What do you call a childrens’ juice drink that is “honest,” “organic,” with no “high-fructose corn-syrup” and “about 1/2 the sugar of other kids drinks?” Dishonest and deceptive, if it’s “Honest Kids” lower-sugar organic thirst quenchers.
Their “Appley Ever After” beverage is actually 30% juice and 70% sugar water.
Organic. Honest. 1/2 the sugar. What’s wrong with that? It’s mostly sugar water.
Grandma bought the Honest Kids “Appley Ever After” convenience pouches from Whole Foods in New York, for our 3 year old. No doubt swayed by the healthy sounding front label from the makers of Honest Tea drinks.
But turn to the ingredients label and this childrens’ “thirst quencher” from the people who make Honest Tea iced-tea drinks, contains only 30% juice. The bulk of the rest is water and “organic cane sugar” which most dieticians will tell you is virtually identical and as nutritionally bereft as high fructose corn syrup anyway.
If you’re claiming honesty and Mother Nature as your spokesperson, why spend so much time deceiving people?
Honest Tea Responds; earnestly yet somewhat deceptively. Just like their childrens’ beverage.
The company rep couldn’t have been more helpful. I asked Samme Menke (him/her?) if it wasn’t a little deceiving to call something “honest” and “1/2 the sugar” and be mostly sugar water.
He/she replied that “we looked to strike a balance between water and a juice drink.” He did point out they add 100% daily dose of Vitamin C to each pouch. Fair enough.
Why not just add the juice or leave out the cane sugar in your drink?
“Increasing the juice in our drinks would only increase the calories and sugars without adding any nutritional benefits,” Menke said.
Apparently they are looking out for the best interest of the kids by adding sugar. The rep said juice is a denser calorie beverage than sugar water and adding more juice does nothing to enhance the flavor, it only adds calories.
I agree too much juice is not healthy for kids. So why not do what I do with my child and add 50% water to her juice without adding sugar? No cane sugar, period I just dilute the juice. Genius!
Striking the balance – again
Sounding a bit worn out by my questioning, Menke replied (again) “the goal is to strike a balance between a beverage that kids will enjoy drinking, while still keeping it low sugar, especially compared to some of those other kids’ drinks on the market,” says Menke. So, kids like sweet drinks, they’re just giving kids what they ask for.
True, they use organic ingredients and Fair Trade Certifications, so I guess it really is about the “balance.” Good for the earth, not really you.
A better choice
You can just add water to your kids juice or if “convenience” is your thing try Mott’s for Tots juices which does exactly that. They charge full price but give you half water half juice.

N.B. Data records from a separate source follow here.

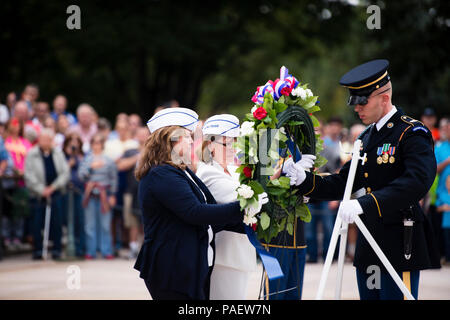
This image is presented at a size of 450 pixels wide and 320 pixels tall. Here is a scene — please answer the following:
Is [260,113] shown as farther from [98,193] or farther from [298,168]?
[98,193]

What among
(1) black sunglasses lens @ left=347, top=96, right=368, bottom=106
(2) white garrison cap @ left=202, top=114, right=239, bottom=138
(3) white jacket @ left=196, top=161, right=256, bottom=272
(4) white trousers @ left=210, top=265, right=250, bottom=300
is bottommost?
(4) white trousers @ left=210, top=265, right=250, bottom=300

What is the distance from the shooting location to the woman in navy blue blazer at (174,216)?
4.10 metres

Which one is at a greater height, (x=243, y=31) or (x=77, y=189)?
(x=243, y=31)

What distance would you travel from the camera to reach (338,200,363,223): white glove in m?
3.90

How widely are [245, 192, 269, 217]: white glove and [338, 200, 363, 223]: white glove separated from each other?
49cm

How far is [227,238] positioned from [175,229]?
809 millimetres

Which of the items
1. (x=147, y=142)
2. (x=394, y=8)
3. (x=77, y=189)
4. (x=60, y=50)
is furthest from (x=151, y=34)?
(x=147, y=142)

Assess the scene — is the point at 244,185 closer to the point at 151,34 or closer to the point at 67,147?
the point at 67,147

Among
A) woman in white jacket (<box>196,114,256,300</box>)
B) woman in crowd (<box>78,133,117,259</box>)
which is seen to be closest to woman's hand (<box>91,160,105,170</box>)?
woman in crowd (<box>78,133,117,259</box>)

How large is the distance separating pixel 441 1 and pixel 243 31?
643 centimetres

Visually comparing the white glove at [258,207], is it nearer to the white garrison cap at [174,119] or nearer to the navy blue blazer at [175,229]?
the navy blue blazer at [175,229]

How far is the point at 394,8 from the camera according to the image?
17812 mm

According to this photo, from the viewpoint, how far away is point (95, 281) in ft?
27.6

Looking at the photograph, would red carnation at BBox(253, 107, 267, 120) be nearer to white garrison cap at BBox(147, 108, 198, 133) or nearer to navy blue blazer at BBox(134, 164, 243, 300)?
white garrison cap at BBox(147, 108, 198, 133)
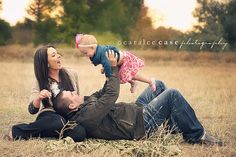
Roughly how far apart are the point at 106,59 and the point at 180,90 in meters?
4.19

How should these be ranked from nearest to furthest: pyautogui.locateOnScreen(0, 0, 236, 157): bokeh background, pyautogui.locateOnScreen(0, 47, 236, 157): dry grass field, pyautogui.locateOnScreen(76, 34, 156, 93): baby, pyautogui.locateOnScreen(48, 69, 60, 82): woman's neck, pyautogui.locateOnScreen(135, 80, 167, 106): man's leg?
1. pyautogui.locateOnScreen(0, 47, 236, 157): dry grass field
2. pyautogui.locateOnScreen(76, 34, 156, 93): baby
3. pyautogui.locateOnScreen(48, 69, 60, 82): woman's neck
4. pyautogui.locateOnScreen(135, 80, 167, 106): man's leg
5. pyautogui.locateOnScreen(0, 0, 236, 157): bokeh background

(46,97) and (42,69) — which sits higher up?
(42,69)

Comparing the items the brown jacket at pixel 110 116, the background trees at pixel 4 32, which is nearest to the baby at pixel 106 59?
the brown jacket at pixel 110 116

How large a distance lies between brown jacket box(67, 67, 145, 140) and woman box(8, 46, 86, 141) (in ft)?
0.41

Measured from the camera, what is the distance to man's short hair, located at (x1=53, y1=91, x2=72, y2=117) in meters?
4.75

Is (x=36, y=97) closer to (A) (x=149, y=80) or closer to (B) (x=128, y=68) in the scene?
(B) (x=128, y=68)

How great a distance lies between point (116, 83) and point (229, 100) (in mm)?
3458

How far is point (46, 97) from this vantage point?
4824 mm

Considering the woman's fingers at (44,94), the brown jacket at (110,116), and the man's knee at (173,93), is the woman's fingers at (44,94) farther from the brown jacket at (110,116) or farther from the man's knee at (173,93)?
the man's knee at (173,93)

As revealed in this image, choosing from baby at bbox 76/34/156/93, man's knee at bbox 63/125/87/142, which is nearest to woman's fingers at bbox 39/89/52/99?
man's knee at bbox 63/125/87/142

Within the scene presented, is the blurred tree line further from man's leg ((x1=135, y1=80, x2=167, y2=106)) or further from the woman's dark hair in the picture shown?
the woman's dark hair

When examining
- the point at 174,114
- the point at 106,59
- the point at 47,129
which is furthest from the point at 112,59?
the point at 47,129

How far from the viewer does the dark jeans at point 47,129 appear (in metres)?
4.77

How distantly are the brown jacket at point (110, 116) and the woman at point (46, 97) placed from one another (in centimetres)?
13
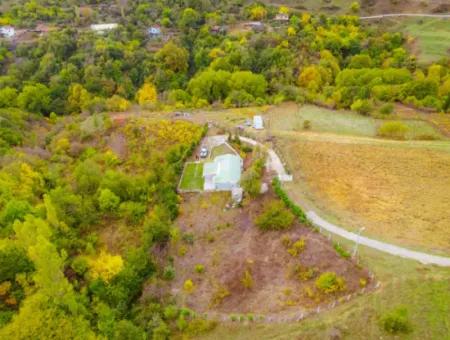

But no cane sugar.
Honest Kids drinks not to be used as ‘nutritional supplements’
The company does admit that “our Honest Kids thirst quenchers are not meant to be used as nutritional supplements and simply a good-tasting beverage.” And, it’s cheaper to use sugar water than juice.
Fine, I got no problem with any of that. What I do got the problem with is their tag line:
“Nature got it right. We put it in a bottle. Honest”
This is the company’s tag line. I kid you not.
“Thirst Quencher” vs. Juice How to tell the difference
Your clue that this is a deceptive drink comes from the words, “thrist quencher” and “Appley” neither of which says “100% juice” or even the word “apple.” There’s no chocolate in “chocolatey,” either.
Even though apple juice contains fructose sugar, which many doctors and dieticians will tell you is not much better than cane sugar, it is still a better alternative than processed sugar.
Honest Tea (and Honest Kids), started by two guys with a dream, now 40% owned by the Coca-Cola Corporation.
Coca-Cola did not respond to my request for a comment.
According to Seth Goldman the co-founder of Honest Tea and Honest Kids, the website says the company was founded on “an ambitious vision for offering a new type of beverage – a delicious healthier drink produced with a consciousness about the way the ingredients are grown.”
Now if they would only put their “consciousness” to how the ingredients are consumed. Either that or change the name of the product.